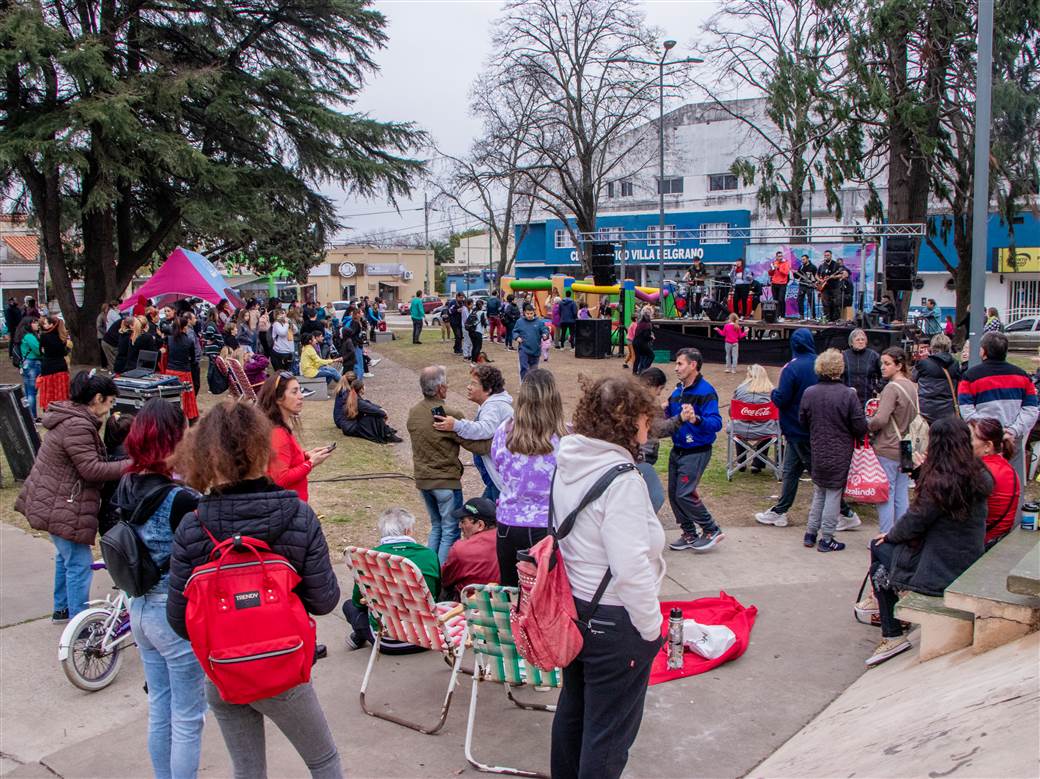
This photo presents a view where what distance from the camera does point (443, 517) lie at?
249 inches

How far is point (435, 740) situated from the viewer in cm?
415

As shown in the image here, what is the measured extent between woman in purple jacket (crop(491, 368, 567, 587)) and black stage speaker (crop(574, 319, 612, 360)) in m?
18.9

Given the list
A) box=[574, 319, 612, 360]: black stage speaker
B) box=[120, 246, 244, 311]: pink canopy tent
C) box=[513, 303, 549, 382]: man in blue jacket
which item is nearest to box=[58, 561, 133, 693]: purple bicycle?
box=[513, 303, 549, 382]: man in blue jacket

———

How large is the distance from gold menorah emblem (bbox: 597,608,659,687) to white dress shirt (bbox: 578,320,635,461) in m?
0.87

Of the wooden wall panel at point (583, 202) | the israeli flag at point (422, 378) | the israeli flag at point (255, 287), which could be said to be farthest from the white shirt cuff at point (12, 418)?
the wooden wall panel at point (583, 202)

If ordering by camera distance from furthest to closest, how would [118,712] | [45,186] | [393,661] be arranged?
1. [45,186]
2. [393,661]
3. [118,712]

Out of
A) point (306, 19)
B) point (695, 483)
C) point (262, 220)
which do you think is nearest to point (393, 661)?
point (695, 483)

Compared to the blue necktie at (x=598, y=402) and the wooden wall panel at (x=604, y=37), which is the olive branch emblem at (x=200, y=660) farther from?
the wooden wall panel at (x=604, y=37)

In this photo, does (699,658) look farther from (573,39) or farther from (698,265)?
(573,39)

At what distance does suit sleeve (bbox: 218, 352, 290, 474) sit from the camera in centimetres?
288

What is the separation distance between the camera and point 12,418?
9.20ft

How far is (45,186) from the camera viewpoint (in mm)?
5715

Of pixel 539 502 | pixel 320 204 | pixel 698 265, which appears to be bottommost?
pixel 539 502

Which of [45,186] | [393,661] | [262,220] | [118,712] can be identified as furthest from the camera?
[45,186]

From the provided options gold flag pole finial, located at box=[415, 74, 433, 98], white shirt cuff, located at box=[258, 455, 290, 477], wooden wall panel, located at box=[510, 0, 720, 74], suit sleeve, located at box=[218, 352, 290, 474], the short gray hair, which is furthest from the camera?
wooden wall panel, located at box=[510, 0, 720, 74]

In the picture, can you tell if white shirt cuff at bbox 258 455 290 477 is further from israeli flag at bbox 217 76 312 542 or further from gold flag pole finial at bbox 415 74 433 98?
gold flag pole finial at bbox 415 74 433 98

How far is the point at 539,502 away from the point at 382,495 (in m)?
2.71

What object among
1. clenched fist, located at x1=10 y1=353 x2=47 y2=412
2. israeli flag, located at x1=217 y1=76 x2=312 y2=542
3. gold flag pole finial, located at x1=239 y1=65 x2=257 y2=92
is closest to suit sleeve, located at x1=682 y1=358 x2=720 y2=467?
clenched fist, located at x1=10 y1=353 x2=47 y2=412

———

### DESCRIPCIÓN DE LA TAREA:
Pon en forma de lista numerada las líneas de los registros que empiezan en la que contiene "What object among" y siguen hasta la que contiene "is closest to", las dos incluidas. No incluyas las líneas en blanco.

### TAREA RESUELTA:
1. What object among
2. 1. clenched fist, located at x1=10 y1=353 x2=47 y2=412
3. 2. israeli flag, located at x1=217 y1=76 x2=312 y2=542
4. 3. gold flag pole finial, located at x1=239 y1=65 x2=257 y2=92
5. is closest to suit sleeve, located at x1=682 y1=358 x2=720 y2=467?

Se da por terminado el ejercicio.